:: Document segment ::
--- start ---

How to Use Colormaps in Matplotlib
Colormaps determine how numerical values map to colors in your visualizations. The wrong colormap can hide patterns, create false features, or make your plots inaccessible to colorblind viewers. The...
Key Insights
- Colormaps fundamentally change how viewers interpret your data—choosing between sequential, diverging, and qualitative types depends on whether your data has ordering, a meaningful center point, or categorical distinctions.
- Matplotlib’s perceptually uniform colormaps like ‘viridis’ and ‘plasma’ should be your default choice because they maintain consistent visual intensity across the entire range and remain interpretable when printed in grayscale.
- Always add colorbars with clear labels and consider logarithmic normalization for data spanning multiple orders of magnitude—proper scaling prevents your colormap from obscuring important patterns in your data.
Introduction to Colormaps
Colormaps determine how numerical values map to colors in your visualizations. The wrong colormap can hide patterns, create false features, or make your plots inaccessible to colorblind viewers. The right one reveals structure in your data immediately.
Matplotlib organizes colormaps into three fundamental types based on data characteristics:
Sequential colormaps progress from light to dark (or vice versa) in a single hue or across multiple hues. Use these for data that goes from low to high values without a meaningful middle point—think elevation maps, probability distributions, or temperature readings.
Diverging colormaps have a neutral color in the middle and contrasting colors at both ends. These work when your data has a critical center point—correlation coefficients around zero, temperature anomalies relative to average, or financial data showing gains and losses.
Qualitative colormaps provide distinct colors for categorical data without implying order. Use these for labeling different classes, regions, or groups where no category is “greater” than another.
Here’s how colormap choice affects interpretation:
import matplotlib.pyplot as plt
import numpy as np
# Generate sample data with clear structure
data = np.random.randn(10, 10).cumsum(axis=1)
fig, axes = plt.subplots(1, 3, figsize=(15, 4))
# Same data, three different colormaps
axes[0].imshow(data, cmap='viridis')
axes[0].set_title('Sequential: viridis')
axes[1].imshow(data, cmap='RdBu')
axes[1].set_title('Diverging: RdBu')
axes[2].imshow(data, cmap='tab10')
axes[2].set_title('Qualitative: tab10 (wrong choice)')
plt.tight_layout()
plt.show()
The qualitative colormap creates false boundaries and obscures the continuous nature of the data. This isn’t academic—I’ve seen production dashboards where poor colormap choices led to misinterpretation of critical metrics.

--- end ---

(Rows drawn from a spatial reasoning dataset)
--- start ---

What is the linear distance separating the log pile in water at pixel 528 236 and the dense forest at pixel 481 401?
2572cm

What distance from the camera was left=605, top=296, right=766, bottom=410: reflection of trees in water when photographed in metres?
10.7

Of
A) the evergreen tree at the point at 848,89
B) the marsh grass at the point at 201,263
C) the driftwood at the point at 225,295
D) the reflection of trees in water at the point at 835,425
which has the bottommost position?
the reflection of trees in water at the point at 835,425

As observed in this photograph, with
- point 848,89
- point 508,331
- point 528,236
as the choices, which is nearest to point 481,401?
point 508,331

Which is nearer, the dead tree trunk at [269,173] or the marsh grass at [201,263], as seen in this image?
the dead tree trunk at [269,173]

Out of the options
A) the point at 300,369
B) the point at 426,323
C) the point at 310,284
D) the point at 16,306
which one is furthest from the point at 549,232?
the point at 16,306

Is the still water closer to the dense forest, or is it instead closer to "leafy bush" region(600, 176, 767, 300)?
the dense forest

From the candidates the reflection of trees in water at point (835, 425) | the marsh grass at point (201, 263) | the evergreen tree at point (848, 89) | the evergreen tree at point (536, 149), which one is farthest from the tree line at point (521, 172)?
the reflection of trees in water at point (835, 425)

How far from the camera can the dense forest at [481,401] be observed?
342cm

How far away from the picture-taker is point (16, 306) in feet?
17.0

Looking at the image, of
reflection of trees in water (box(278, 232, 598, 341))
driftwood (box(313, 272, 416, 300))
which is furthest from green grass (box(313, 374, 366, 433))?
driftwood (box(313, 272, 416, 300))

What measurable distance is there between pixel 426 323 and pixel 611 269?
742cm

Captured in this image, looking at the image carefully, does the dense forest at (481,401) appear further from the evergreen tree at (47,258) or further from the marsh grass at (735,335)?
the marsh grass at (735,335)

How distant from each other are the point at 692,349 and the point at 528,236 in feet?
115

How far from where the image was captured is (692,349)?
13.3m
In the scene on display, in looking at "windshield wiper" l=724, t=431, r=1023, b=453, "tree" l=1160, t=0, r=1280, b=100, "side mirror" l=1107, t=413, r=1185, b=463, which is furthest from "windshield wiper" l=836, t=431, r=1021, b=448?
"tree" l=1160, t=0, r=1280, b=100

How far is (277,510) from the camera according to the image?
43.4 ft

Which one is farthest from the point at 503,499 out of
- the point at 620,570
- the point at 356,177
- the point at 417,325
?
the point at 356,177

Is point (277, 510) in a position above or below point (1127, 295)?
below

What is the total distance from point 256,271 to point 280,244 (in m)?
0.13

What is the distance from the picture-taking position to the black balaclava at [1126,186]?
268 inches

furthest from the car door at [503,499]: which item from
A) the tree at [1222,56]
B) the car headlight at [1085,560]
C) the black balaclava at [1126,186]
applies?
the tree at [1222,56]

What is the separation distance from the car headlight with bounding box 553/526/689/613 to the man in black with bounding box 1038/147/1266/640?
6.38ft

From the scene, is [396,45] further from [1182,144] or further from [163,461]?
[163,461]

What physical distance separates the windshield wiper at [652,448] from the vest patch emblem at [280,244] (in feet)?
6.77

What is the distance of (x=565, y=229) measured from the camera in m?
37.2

--- end ---

:: Aim ::
According to the colormap guide, what sits in the middle of a diverging colormap? The data comes from a separate source, not from the text.

:: Written answer ::
A neutral color, with contrasting colors at both ends.